For that answer we have to turn back to Film’s little brother Television. In the late 1980s, when the plans where being drawn up for the HDTV standard, Kerns H. Powers, a SMPTE engineer suggested this new aspect ratio as a compromise. 16×9 was the geometic mean between 4×3 and the 2.35 the two most common extremes in terms of aspect ratio. This means that a images of either aspect ratio would have relatively the same screen area when properly formatted in 16×9 with letter boxes.
And so, out of a compromise, the 16×9 aspect ratio was born and it would become the default widescreen aspect ratio for all video products from DVDs to the new UltraHD “4K”

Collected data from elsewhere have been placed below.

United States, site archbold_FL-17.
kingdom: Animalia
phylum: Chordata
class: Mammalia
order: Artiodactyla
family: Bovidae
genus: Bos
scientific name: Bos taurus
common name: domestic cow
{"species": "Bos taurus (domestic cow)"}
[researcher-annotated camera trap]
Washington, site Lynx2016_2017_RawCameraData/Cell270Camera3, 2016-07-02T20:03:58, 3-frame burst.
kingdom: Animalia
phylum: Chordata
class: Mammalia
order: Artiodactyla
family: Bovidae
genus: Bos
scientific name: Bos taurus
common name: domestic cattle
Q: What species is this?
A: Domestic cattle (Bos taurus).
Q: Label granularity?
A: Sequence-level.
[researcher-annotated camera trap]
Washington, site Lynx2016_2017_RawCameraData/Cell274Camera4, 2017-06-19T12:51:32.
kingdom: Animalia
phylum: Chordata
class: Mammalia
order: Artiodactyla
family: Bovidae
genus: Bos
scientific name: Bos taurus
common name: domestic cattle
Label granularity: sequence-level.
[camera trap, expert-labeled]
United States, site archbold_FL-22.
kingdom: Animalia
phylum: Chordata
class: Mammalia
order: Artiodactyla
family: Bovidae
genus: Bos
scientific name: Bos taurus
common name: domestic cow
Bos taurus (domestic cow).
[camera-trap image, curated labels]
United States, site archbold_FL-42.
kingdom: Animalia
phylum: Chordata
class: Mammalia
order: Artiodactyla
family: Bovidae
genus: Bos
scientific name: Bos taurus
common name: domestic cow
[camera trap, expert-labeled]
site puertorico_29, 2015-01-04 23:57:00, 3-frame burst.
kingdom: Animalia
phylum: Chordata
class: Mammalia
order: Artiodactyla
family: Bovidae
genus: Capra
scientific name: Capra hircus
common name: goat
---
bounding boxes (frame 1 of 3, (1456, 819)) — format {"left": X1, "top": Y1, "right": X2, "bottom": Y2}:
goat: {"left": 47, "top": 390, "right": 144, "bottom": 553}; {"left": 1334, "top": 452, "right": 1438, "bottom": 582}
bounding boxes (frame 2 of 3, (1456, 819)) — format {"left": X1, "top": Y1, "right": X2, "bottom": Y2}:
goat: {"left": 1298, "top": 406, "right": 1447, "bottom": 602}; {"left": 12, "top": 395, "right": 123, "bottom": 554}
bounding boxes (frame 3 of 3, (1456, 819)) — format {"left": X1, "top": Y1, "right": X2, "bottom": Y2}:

From William Dickson’s original 4×3 image conceived in Thomas Edison’s lab to the widescreen explosion of the 1950s starting with Cinerama to the digital compromise of 16×9, it’s fascinating how aspect ratios have shifted and practically defined our memories of these films. It’s only a shape – a canvas on which you draw your story. But the canvas does matter… How you draw it, makes all the difference – so use it to make something great.